In Point One, Appellants argue that the trial court erred in denying their Motion to Dismiss and Enforce Alternative Dispute Resolution Agreement because the Arbitration Agreement is valid and enforceable under Missouri's Uniform Arbitration Act Section 435.350 et. seq. (“Missouri Act”).

As is fully discussed in our analysis of Point Two, the Arbitration Agreement expressly states that it is governed by the FAA. The Missouri Act covers matters that are not preempted by the FAA. Bertocci v. Thoroughbred Ford, Inc., 530 S.W.3d 543 n. 1 (Mo. App. W.D. 2017). Neither party raised any argument that the Arbitration Agreement should not have been subject to the provisions of the FAA. Ramirez-Leon does argue that the particular agreement in this case violates section 435.460 of the Missouri Act regarding the form of the Arbitration Agreement.

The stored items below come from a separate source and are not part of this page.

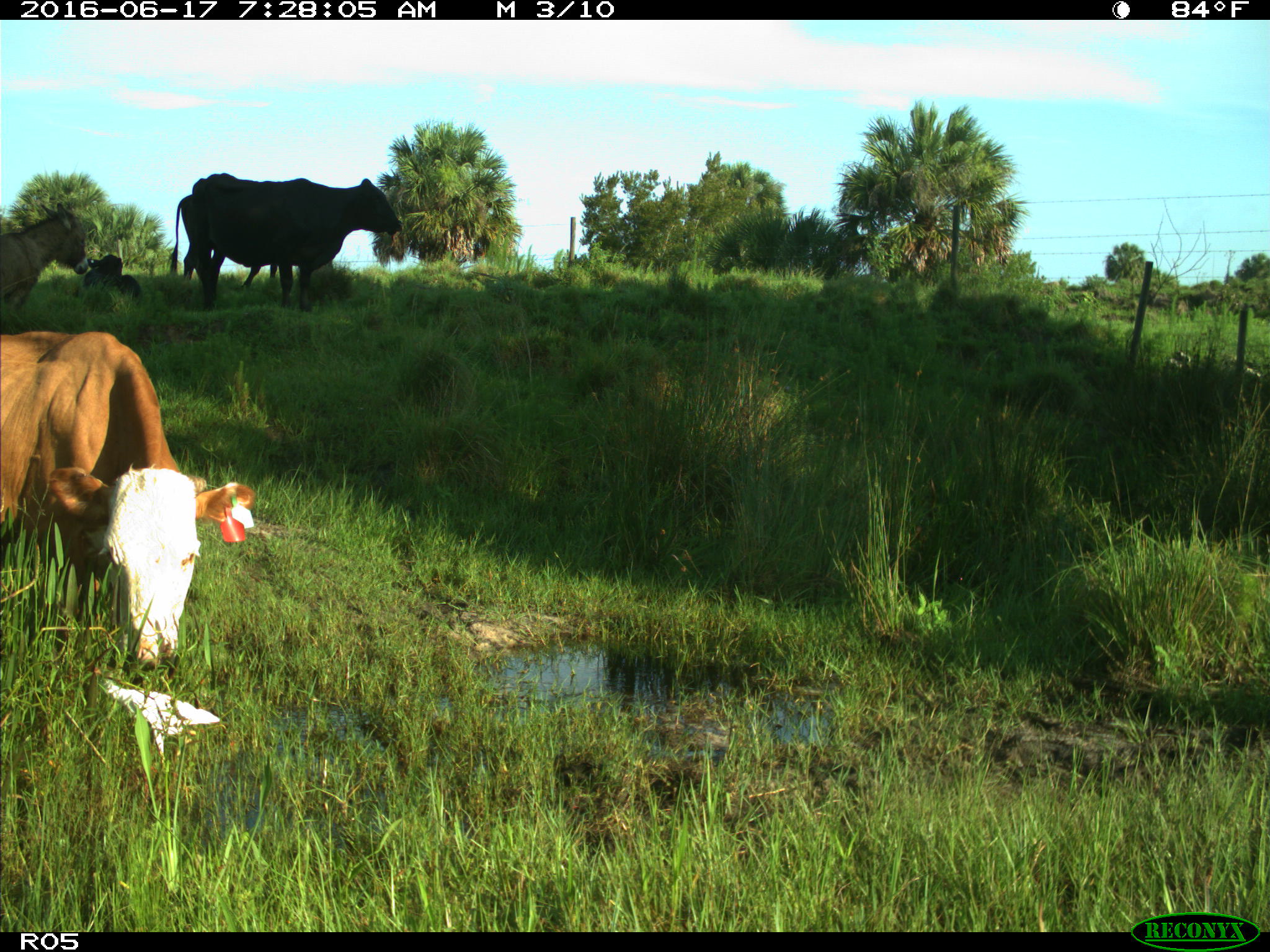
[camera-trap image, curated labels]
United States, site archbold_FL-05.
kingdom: Animalia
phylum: Chordata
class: Mammalia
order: Artiodactyla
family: Bovidae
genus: Bos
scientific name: Bos taurus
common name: domestic cow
Bos taurus (domestic cow).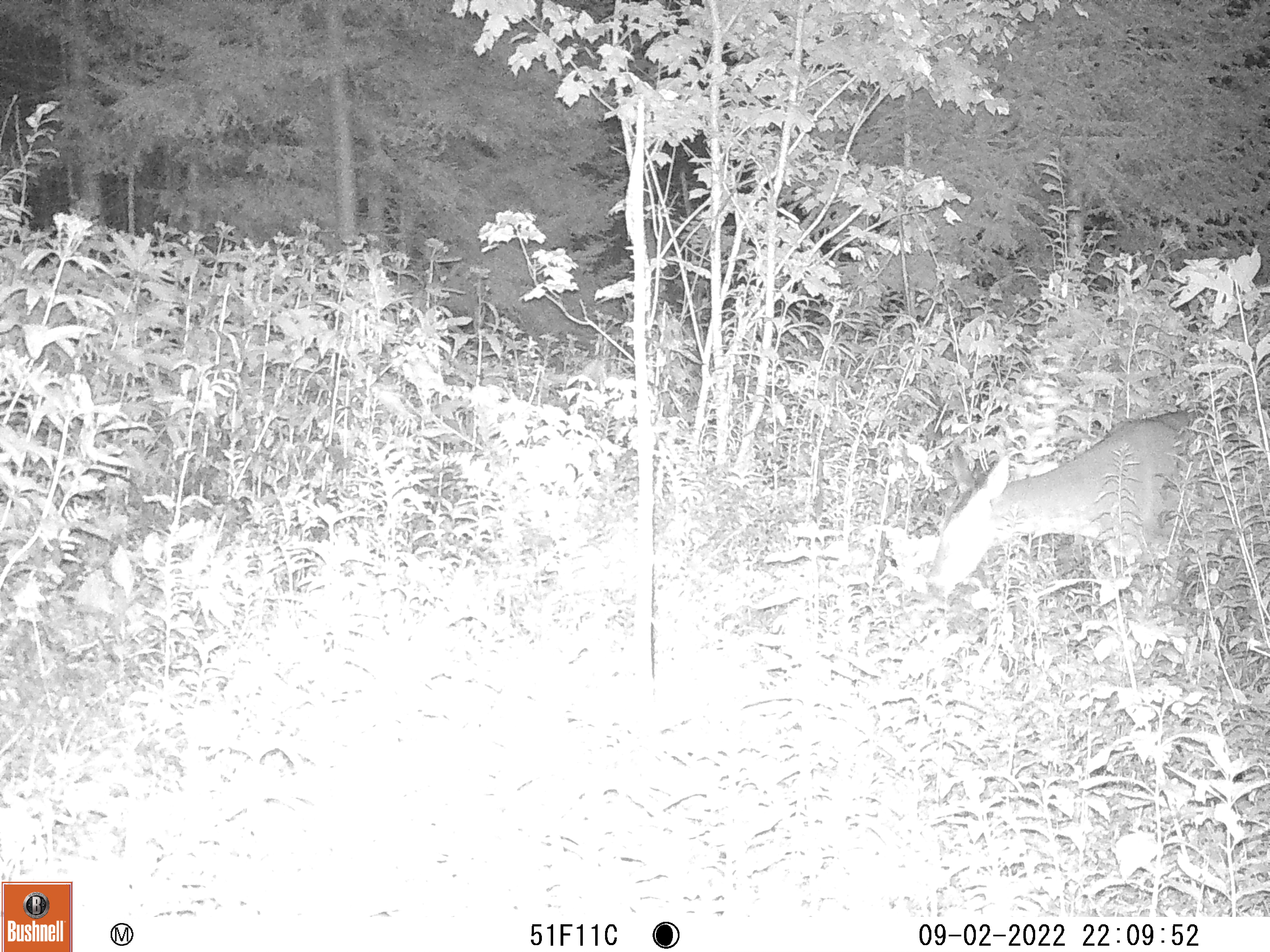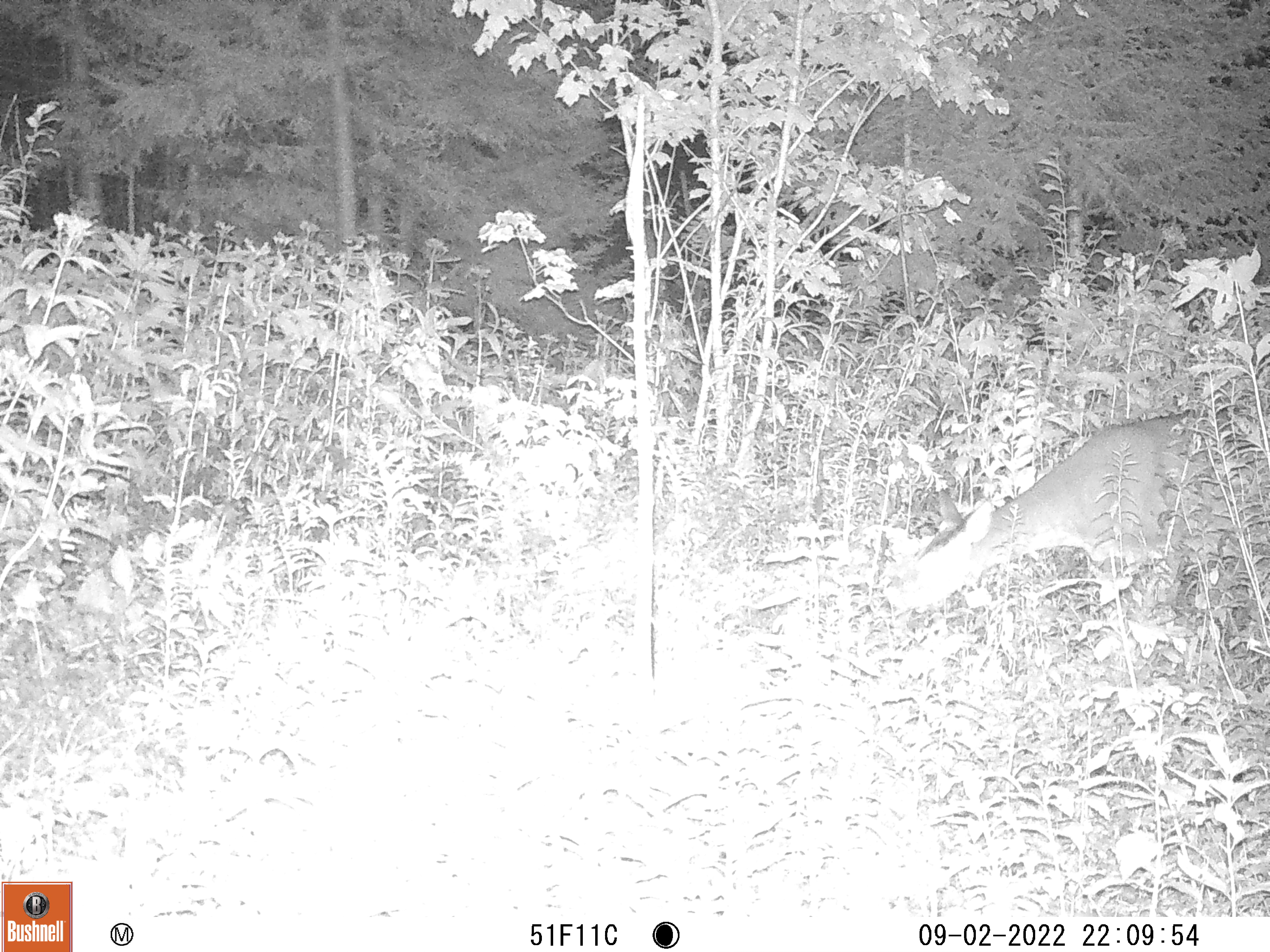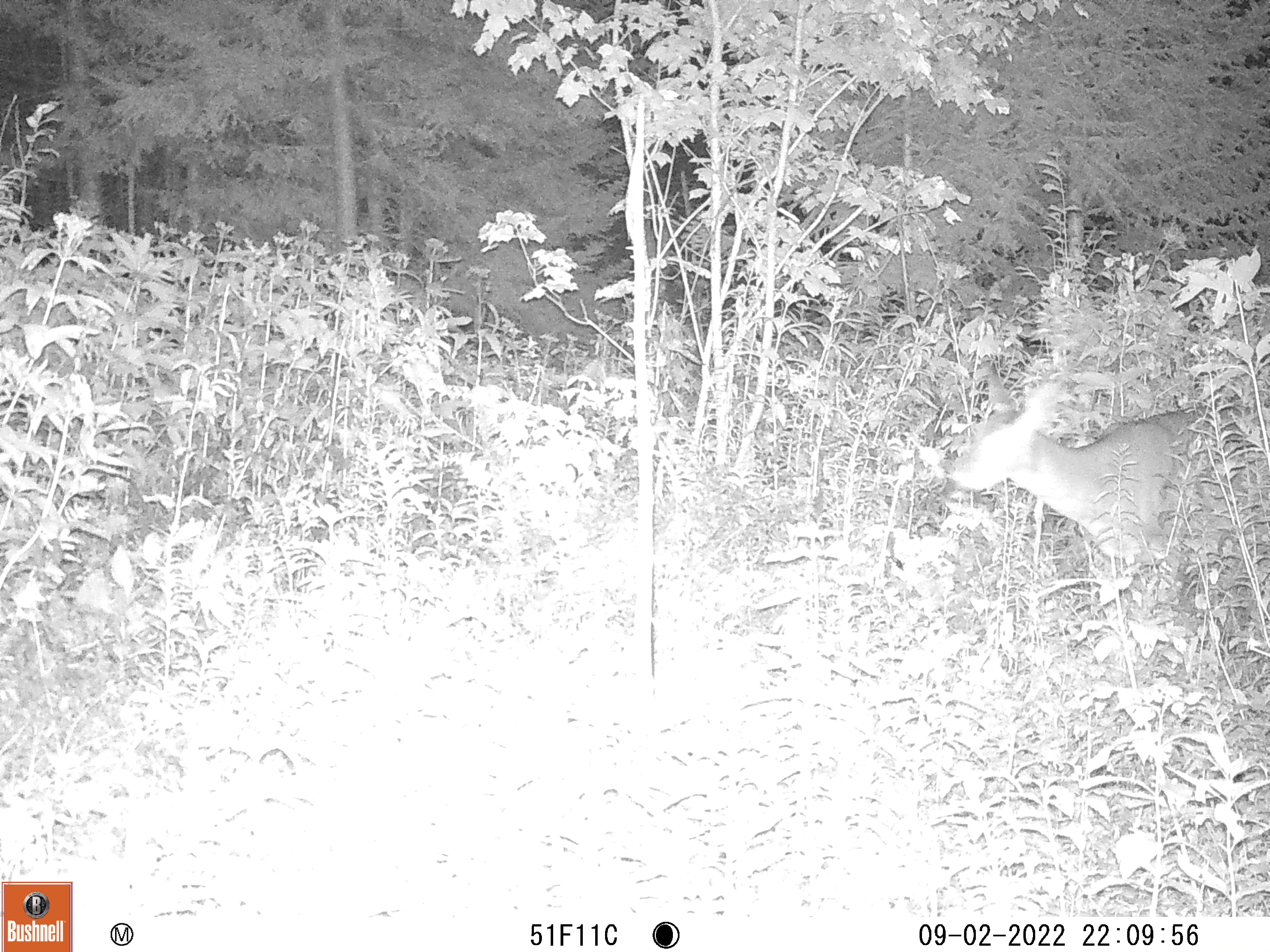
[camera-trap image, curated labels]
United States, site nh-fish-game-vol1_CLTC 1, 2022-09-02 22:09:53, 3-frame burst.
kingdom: Animalia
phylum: Chordata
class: Mammalia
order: Artiodactyla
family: Cervidae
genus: Odocoileus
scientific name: Odocoileus virginianus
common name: white-tailed deer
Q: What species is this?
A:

This statute requires that an arbitration agreement must contain language in ten point type and capital letters substantially similar to: “THIS CONTRACT CONTAINS A BINDING ARBITRATION PROVISION WHICH MAY BE ENFORCED BY THE PARTIES.” Section 435.460. The Arbitration Agreement at issue contains a similar statement that was in capital letters, larger than ten point type and provides more detail than what is required by the Missouri Act. The Arbitration Agreement does not violate this provision of the Missouri Act. Point One is granted.

Conclusion

The judgment of the trial court is reversed and remanded for the circuit court to enter an order staying the civil action and compelling arbitration between Ramirez-Leon and Appellants.

FOOTNOTES

1.   We defer to the trial court's express factual determinations, and we view all other facts in the light most favorable to the result the trial court reached. Baier v. Darden Restaurants, 420 S.W.3d 733, 736-37 (Mo. App. W.D. 2014).

2.   Ramirez-Leon signed the rest of the admissions paper work on the line labeled “Signature of Respondent” and did not sign on the line labeled “Signature of Resident's Legal Representative” on any of the agreements.

3.   All statutory citations are to RSMo 2000 (supplemented through January 1, 2017), unless otherwise noted.